The proof is in the heat maps. The first image is Betts’ swing percentage on all pitches seen in 2017; the second is from this season.
As the bloom of red in the middle and inner half of the plate makes clear, Betts is taking more hacks at pitches in the strike zone—and in particular, he’s swinging more often at pitches in the middle of the plate. Going after belt-high strikes is never a bad strategy, particularly when you have the wrist and bat speed that Betts does, allowing him to turn around high velocity. The results speak for themselves: Check out what Betts is doing to pitches in the middle and top box of the strike zone.
That’s a .609 average on those offerings. Where before Betts was content to let strikes go by, now he’s looking to attack. And when he does get a pitch to hit, he’s unloading on it, pulling the ball (his pull percentage is at 50.5% this year, his highest ever and a nine-point jump from his career mark of 41.4) and putting it into the air for maximum damage.
Now the question becomes how long can Betts keep this up. Pitchers will likely adjust, giving Betts fewer pitches in the zone or trying to get him to chase. But he’s one of the game’s most patient hitters, with an outside-swing percentage of just 20, 11th-lowest in the majors.
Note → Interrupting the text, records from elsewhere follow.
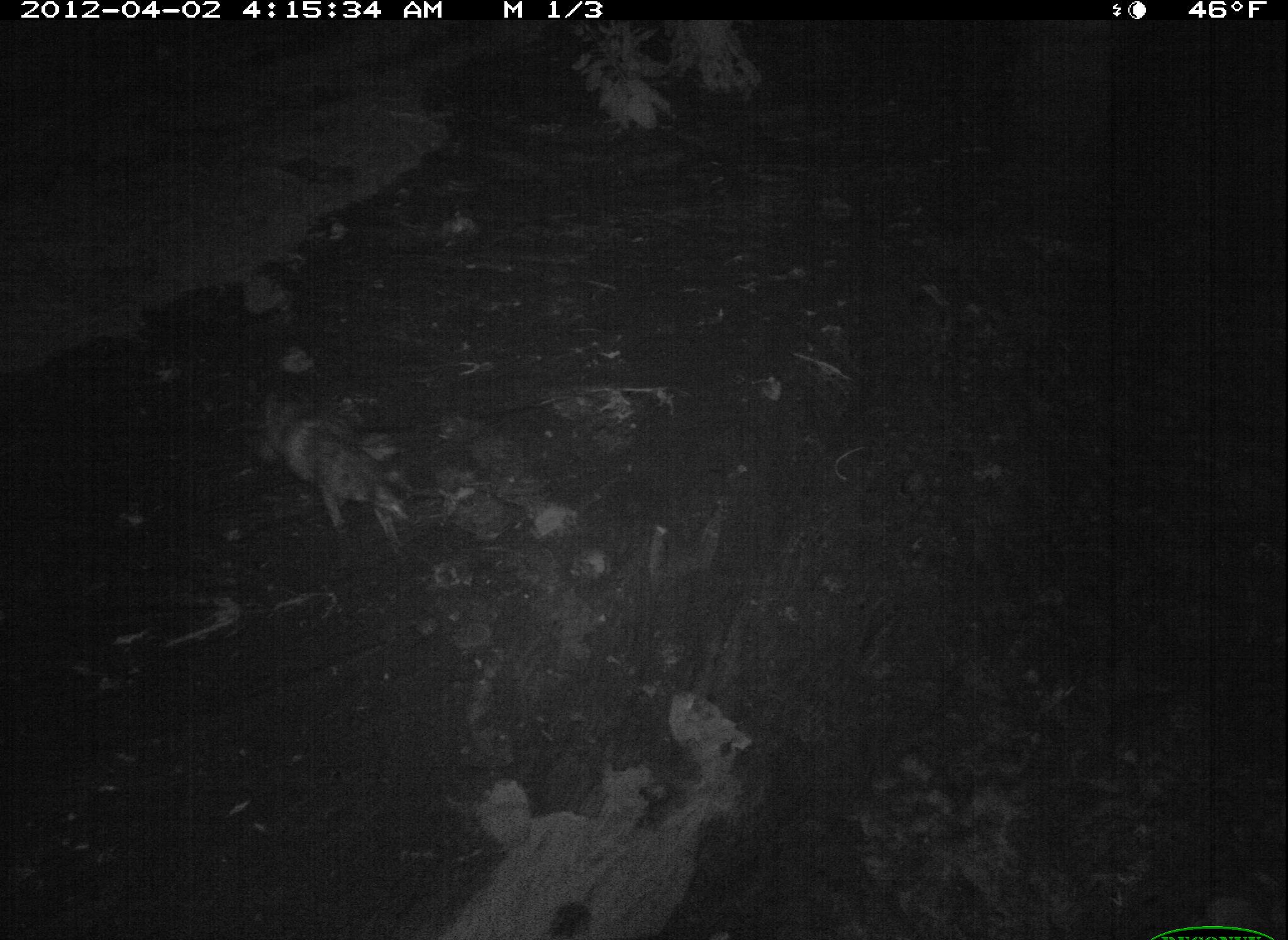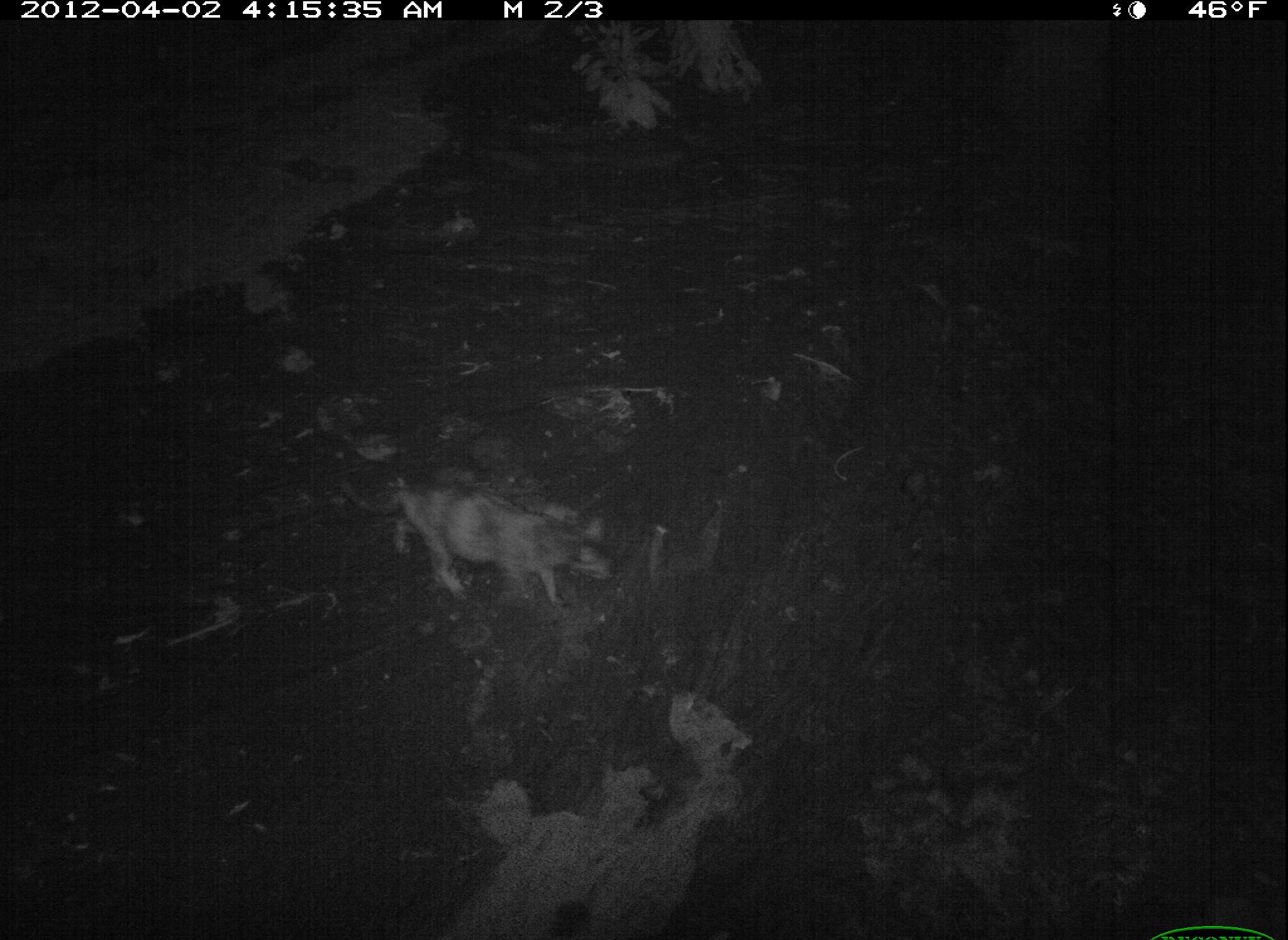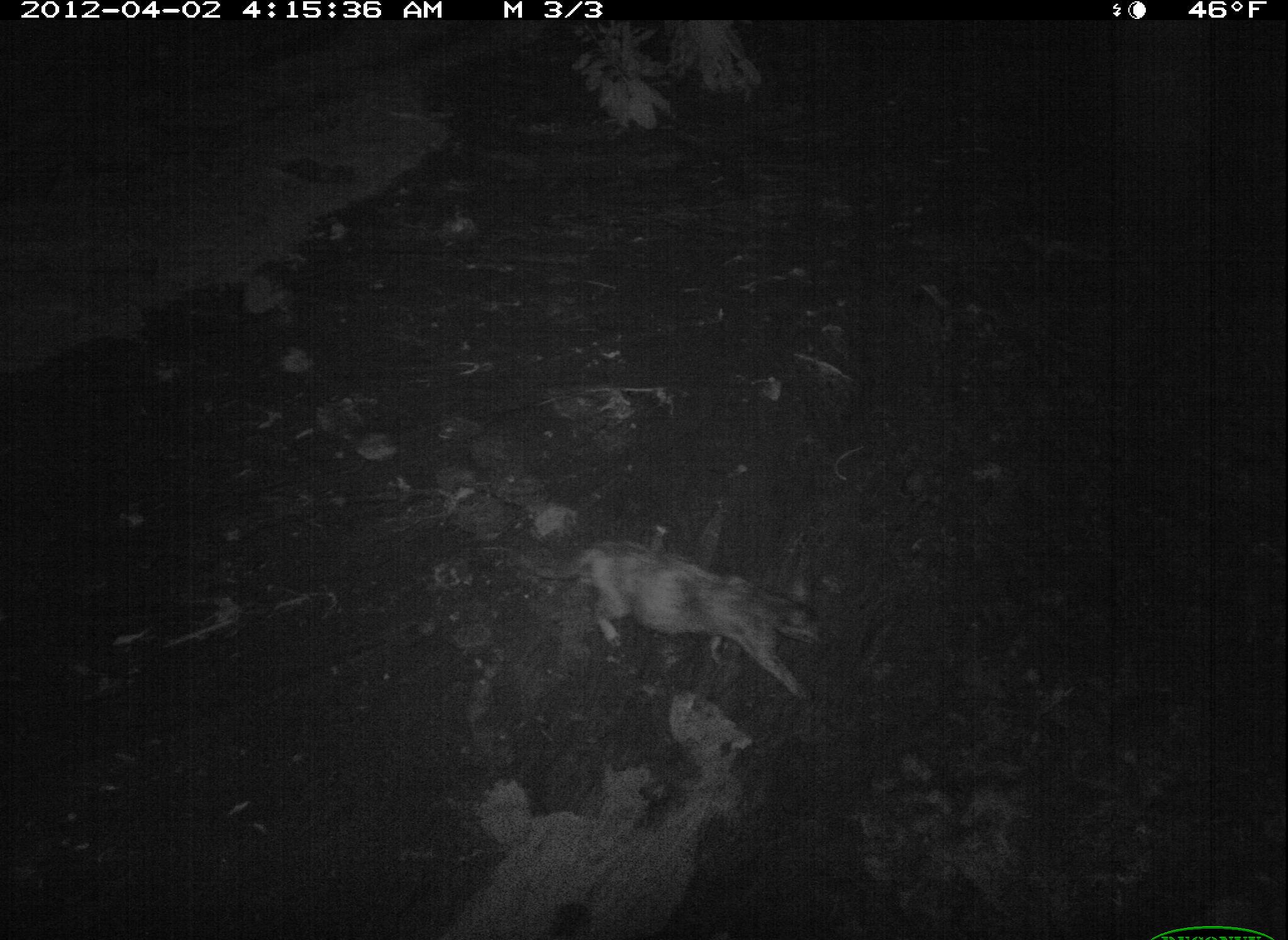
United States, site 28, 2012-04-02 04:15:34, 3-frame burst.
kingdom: Animalia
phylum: Chordata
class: Mammalia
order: Carnivora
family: Felidae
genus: Felis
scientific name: Felis catus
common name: cat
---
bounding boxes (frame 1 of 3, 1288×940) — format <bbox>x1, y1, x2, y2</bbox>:
cat: <bbox>237, 366, 433, 554</bbox>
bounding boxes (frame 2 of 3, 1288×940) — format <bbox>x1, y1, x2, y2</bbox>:
cat: <bbox>374, 456, 623, 617</bbox>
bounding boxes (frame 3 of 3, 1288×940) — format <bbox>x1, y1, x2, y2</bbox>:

Whatever happens, though, the Red Sox need him to stay hot. Despite a 17–2 start to the season, Boston has slumped of late, going 8–7 in its last 15 games, and maintains a slim one-game lead in the AL East over the unstoppable Yankees, who have ripped off 15 wins in their last 16 games—and wouldn’t you know it, the two teams start a three-game series at Yankee Stadium on Tuesday. Holding off New York for a third straight division crown will be a team effort, but Betts will likely have to lead the charge.
So long as Mike Trout draws breath, the honor of best player in baseball is his and his alone. Even with Betts’ ludicrous start to the year, he’s still 0.5 WAR behind Trout for first place in that category, and the two-time MVP is putting up his own insane numbers so far this year, hitting .336/.458/.720 with 12 homers, six steals and 28 walks. In this current universe, every other player is fighting to be second best behind him. But this new and somehow improved version of Betts may have a leg up on everyone else in the scrum.